SOURCE EXCERPT ->
## START
3.4. Behavior of the MASA Service

The MASA service is provided by the Factory provider on the global Internet. The URI of this service is well known. The URI SHOULD also be provided as an IEEE 802.1AR IDevID X.509 extension (a "MASA Audit Token Distribution Point" extension).

The MASA service provides the following functionalities to Registrars:

3.4.1. Issue Authorization Token and Log the event

A Registrar POSTs a claim message optionally containing the bootstrap nonce to the MASA server.

If a nonce is provided the MASA service responds to all requests. The MASA service verifies the Registrar is representative of the domain and generates a privacy protected log entry before responding with the Audit Token.

If a nonce is not provided then the MASA service MUST authenticate the Registrar as a valid customer. This prevents denial of service attacks.

3.4.2. Retrieve Audit Entries from Log

When determining if a New Entity should be accepted into a domain the Registrar retrieves a copy of the audit log from the MASA service. This contains a list of privacy protected domain identities that have previously claimed the device. Included in the list is an indication of the time the entry was made and if the nonce was included.

3.5. Leveraging the new key infrastructure / next steps

As the devices have a common trust anchor, device identity can be securely established, making it possible to automatically deploy services across the domain in a secure manner.

Examples of services:

3.5.1. Network boundaries

When a device has joined the domain, it can validate the domain membership of other devices. This makes it possible to create trust boundaries where domain members have higher level of trusted than external devices. Using the autonomic User Interface, specific devices can be grouped into to sub domains and specific trust levels can be implemented between those.
## END
WHAT IS EXPECTED -> Repeat the passage of the MASA service excerpt from "If a nonce is provided" to "of service attacks." word for word.

DATA ->
## START
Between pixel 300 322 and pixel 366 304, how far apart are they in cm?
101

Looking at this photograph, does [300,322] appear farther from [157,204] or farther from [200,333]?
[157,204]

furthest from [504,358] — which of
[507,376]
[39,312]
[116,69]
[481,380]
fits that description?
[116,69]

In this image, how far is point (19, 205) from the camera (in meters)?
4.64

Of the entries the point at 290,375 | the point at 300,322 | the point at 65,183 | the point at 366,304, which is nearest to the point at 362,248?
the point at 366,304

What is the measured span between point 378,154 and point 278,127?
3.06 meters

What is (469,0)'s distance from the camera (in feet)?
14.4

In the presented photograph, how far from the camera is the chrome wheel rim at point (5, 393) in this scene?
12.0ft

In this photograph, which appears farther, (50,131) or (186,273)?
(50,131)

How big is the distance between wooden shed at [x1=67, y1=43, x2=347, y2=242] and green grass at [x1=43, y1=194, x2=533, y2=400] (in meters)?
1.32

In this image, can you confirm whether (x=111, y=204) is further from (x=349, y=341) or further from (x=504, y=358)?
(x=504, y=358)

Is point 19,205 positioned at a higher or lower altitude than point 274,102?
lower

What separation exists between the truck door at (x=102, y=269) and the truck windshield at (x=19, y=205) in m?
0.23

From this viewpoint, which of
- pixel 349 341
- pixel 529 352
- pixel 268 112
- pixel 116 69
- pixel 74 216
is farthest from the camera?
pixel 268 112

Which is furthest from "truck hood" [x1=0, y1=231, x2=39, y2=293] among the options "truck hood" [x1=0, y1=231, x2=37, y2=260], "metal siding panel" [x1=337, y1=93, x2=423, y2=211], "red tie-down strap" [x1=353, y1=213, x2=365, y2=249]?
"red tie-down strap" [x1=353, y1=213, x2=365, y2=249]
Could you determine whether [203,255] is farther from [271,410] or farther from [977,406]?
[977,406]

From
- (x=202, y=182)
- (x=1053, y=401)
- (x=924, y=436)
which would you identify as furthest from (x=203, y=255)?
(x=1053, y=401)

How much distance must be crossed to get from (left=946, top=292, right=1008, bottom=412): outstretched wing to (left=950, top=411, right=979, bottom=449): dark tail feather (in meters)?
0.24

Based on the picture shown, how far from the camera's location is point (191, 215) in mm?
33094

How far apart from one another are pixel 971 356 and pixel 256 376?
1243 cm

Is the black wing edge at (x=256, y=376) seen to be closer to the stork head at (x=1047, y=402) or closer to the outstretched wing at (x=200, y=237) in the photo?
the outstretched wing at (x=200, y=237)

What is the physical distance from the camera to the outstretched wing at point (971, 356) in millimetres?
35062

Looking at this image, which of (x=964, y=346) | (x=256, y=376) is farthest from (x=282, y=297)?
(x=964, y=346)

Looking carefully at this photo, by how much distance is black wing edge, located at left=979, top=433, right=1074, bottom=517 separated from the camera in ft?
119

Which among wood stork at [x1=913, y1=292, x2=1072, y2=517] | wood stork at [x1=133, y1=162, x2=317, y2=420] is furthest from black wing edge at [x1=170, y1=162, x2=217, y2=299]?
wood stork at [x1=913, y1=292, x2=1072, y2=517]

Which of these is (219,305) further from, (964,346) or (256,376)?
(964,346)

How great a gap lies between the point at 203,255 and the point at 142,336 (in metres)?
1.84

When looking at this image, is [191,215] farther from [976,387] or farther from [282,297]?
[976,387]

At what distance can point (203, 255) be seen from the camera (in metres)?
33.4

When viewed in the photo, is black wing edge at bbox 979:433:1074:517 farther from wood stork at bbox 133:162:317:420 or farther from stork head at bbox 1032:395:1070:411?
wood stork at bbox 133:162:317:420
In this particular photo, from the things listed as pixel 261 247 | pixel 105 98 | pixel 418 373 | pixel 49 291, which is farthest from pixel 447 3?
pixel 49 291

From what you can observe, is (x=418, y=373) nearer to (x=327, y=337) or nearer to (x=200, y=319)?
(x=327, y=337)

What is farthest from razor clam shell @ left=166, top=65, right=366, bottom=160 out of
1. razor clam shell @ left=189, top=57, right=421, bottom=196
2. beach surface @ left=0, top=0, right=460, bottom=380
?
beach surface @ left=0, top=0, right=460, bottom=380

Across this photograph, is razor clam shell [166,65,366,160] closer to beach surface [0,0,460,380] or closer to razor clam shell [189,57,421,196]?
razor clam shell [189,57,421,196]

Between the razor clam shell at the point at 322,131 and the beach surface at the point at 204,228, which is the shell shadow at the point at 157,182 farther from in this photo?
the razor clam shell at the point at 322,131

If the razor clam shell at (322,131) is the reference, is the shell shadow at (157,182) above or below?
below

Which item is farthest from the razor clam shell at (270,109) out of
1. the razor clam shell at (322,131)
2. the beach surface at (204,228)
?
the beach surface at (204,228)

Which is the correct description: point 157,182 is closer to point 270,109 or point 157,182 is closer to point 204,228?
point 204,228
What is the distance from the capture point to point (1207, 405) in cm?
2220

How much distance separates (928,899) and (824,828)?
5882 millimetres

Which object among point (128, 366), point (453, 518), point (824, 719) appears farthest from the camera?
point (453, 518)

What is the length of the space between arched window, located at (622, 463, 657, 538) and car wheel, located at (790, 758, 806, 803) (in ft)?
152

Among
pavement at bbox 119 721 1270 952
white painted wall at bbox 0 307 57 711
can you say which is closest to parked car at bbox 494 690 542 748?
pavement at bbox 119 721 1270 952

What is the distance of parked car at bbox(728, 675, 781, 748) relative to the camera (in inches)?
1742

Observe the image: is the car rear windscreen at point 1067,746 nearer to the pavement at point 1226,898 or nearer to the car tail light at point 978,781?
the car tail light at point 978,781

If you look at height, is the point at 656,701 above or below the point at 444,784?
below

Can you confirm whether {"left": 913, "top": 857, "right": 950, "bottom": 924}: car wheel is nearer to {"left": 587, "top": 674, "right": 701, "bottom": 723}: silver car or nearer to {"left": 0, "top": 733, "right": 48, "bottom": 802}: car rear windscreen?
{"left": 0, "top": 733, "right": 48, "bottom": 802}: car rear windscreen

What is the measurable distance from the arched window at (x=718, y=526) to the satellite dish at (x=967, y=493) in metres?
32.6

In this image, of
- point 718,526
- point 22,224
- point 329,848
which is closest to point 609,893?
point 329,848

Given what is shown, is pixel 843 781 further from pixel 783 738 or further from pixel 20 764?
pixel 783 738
## END
WRITTEN SOLUTION ->
If a nonce is provided the MASA service responds to all requests. The MASA service verifies the Registrar is representative of the domain and generates a privacy protected log entry before responding with the Audit Token.

If a nonce is not provided then the MASA service MUST authenticate the Registrar as a valid customer. This prevents denial of service attacks.